Torrill Mortensen mentions of a news story in Norway about a 12 year old boy who survived a moose attack having "first yelled at the moose, distracting it so his sister got away, then when he got attacked and the animal stood over him he feigned death. 'Just like you learn at level 30 in World of Warcraft.'"
On the subject of serendipitous transfer to your real life your MMOG experience.
Personally, I would find it difficult to believe that merit badges (e.g. Boy Scouts) earned in World of Warcraft would be the best way to learn real world woodland survival skills. Yet, as Torrill's story does imply, sometimes transfer happens in odd moments in strange ways.
As another for instance, I do not believe I've learned anything from Eve Online that I could use to make a fortune in real world markets (see current series on Eve on this site - 1, 2, 3, 4, 5, 6. 7. ). Yet as an analogy, an imperfect proxy for real world situations, I think the game world of Eve Online can present fascinating illustrations.
Perhaps there lies the point of transfer for game-oriented MMOs (not simulations). Their direct experiences may not transfer well, but the experience and agility to form analogies based on those experiences might.
Yes, I know that is a real moose and I am not a hunter in World of Warcraft, but hypothetically speaking, were this like that incident in that Vale of..., perhaps I could... do something like...

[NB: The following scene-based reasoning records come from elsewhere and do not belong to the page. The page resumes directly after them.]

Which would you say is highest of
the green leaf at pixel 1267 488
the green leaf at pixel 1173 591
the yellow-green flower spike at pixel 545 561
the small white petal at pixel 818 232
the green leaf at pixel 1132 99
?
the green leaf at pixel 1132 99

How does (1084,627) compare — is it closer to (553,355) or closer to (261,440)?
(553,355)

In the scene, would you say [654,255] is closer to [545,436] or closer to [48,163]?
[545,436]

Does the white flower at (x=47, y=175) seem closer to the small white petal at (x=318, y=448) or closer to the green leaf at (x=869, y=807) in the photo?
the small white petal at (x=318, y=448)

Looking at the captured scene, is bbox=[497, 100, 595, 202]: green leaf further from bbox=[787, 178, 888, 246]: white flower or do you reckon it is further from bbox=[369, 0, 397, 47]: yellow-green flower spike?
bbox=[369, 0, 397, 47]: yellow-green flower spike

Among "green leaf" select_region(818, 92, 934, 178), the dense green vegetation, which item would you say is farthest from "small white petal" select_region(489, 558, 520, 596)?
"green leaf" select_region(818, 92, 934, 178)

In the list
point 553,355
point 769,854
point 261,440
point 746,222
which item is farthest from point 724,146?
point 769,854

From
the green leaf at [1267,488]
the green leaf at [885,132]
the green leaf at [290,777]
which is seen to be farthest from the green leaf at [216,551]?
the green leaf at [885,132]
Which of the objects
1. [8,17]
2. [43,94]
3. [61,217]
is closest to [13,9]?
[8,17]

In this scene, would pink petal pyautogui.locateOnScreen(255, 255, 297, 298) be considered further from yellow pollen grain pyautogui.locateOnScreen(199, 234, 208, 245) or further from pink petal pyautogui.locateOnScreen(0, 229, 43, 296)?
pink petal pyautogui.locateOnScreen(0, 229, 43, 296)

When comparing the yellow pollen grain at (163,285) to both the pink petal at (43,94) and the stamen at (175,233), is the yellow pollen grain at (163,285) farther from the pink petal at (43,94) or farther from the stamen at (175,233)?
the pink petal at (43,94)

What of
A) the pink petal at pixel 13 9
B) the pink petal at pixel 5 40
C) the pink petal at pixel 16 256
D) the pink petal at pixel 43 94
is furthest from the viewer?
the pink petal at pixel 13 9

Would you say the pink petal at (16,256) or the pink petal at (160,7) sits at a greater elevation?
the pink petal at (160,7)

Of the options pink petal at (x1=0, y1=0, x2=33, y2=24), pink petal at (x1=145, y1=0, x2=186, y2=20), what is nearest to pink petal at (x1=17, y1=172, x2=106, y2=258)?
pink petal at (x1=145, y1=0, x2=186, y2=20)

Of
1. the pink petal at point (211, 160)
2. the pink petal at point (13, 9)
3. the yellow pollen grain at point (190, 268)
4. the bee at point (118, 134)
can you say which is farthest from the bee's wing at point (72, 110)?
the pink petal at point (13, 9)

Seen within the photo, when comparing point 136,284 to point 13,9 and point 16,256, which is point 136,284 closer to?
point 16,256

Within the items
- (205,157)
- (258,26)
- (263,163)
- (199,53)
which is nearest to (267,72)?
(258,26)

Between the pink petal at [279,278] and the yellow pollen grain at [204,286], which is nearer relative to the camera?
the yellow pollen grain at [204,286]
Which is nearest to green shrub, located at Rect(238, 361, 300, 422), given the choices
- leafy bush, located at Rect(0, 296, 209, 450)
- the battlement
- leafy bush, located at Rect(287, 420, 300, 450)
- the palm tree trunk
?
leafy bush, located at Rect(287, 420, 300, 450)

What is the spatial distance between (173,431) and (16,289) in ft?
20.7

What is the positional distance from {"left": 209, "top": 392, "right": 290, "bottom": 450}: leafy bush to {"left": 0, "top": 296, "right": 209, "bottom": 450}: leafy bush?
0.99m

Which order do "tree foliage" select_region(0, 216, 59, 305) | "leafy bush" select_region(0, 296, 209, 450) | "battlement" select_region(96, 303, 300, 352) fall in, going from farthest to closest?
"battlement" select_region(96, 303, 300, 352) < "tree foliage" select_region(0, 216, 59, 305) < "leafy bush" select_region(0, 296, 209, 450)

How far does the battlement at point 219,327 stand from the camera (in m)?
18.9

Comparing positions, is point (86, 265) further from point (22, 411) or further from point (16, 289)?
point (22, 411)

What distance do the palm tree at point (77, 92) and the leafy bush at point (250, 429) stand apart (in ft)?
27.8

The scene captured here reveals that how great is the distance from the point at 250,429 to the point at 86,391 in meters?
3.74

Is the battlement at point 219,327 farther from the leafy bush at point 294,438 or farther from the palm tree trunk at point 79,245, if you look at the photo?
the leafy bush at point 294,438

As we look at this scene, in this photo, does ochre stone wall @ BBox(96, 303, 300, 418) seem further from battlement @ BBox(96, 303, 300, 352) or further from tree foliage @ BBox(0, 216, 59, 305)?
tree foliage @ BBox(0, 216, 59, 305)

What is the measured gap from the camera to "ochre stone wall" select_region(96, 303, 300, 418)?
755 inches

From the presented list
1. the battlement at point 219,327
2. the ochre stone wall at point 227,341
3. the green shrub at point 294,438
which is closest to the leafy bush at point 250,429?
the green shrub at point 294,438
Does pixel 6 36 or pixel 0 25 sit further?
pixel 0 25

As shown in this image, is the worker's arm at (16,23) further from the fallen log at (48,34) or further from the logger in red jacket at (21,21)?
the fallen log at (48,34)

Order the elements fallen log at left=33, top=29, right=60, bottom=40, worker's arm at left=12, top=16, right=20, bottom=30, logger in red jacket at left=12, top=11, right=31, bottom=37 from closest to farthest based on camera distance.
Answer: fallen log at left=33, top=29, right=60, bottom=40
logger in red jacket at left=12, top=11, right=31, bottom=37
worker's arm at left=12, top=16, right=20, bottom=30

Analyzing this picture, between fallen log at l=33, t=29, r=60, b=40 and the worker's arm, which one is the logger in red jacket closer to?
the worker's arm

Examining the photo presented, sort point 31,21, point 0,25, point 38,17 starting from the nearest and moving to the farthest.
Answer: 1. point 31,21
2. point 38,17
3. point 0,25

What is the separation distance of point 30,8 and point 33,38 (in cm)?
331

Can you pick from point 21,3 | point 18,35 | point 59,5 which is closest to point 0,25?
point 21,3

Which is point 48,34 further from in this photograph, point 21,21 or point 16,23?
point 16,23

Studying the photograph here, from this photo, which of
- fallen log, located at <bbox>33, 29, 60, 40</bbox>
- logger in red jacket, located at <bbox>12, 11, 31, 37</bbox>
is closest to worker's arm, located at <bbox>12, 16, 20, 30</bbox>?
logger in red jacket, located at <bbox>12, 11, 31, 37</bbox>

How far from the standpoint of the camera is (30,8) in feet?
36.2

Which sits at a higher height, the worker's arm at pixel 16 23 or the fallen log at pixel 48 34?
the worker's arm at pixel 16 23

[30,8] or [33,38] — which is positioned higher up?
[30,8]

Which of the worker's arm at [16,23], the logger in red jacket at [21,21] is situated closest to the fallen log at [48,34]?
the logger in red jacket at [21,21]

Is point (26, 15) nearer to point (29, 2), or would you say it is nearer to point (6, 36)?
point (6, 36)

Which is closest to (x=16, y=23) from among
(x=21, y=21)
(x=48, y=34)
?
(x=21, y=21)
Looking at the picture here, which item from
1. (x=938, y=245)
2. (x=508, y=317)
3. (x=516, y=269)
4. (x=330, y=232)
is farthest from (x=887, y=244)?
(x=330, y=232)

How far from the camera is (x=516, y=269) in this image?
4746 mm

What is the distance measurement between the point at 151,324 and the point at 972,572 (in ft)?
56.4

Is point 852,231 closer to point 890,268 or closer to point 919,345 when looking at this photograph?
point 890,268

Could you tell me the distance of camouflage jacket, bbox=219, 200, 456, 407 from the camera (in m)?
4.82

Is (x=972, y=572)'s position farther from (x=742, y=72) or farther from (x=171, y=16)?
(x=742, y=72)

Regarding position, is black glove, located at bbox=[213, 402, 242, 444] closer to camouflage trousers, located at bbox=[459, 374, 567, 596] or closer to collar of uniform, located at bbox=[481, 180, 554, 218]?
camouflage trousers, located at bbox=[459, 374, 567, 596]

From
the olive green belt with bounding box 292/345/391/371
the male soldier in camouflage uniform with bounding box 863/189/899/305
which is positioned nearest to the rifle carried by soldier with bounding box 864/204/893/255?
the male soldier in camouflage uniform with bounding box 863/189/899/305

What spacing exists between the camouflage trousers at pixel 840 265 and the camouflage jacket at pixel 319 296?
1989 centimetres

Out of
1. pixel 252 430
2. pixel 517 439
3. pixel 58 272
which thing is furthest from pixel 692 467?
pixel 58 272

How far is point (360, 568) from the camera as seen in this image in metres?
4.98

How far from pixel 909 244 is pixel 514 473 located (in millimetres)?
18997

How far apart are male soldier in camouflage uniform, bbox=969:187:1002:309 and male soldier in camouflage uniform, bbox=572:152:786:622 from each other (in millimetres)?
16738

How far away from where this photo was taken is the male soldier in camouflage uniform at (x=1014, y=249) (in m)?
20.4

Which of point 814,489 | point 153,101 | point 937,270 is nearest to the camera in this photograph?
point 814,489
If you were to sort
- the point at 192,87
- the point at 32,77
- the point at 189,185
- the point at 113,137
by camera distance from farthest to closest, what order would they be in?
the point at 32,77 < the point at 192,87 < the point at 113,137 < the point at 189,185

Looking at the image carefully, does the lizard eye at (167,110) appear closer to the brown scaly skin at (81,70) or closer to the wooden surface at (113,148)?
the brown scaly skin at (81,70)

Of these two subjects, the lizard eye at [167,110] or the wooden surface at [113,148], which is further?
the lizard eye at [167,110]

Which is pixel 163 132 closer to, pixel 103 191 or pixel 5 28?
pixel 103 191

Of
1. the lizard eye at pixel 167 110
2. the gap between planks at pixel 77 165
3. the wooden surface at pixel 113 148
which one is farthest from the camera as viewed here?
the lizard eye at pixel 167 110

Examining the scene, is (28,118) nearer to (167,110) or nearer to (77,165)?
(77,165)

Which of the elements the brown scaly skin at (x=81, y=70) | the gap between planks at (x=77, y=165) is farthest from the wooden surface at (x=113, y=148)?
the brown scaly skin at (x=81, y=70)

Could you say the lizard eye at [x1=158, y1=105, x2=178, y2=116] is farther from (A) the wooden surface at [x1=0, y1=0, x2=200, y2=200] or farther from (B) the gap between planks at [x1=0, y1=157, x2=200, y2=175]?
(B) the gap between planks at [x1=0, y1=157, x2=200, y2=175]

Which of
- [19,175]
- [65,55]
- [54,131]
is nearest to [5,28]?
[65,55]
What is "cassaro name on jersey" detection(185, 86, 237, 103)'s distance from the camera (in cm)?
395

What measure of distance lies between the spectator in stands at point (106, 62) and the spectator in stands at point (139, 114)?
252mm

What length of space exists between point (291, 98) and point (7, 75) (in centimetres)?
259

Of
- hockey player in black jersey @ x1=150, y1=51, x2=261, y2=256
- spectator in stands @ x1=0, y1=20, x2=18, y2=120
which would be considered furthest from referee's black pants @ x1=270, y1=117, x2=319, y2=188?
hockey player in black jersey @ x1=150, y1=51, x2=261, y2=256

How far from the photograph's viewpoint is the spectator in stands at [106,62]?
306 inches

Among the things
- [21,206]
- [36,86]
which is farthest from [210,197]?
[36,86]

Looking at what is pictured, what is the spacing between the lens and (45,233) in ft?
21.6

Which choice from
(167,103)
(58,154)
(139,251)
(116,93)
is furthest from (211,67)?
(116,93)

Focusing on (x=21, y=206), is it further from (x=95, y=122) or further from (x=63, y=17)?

Comments on Feigning death:
In terms of "real world" skills, the combat in World of Warcraft, Eve Online, etc. pale in comparison to the economic and social experiences.
I'd like to think that someone who was ripped off in a legal (according to the TOS) MMO bank fraud: something that has happened in both Eve and SecondLife, would be more cautious of real life ponzi schemes.
Posted Dec 2, 2007 3:22:01 PM | link
Awesome. Did this remind anyone else of Monty Python?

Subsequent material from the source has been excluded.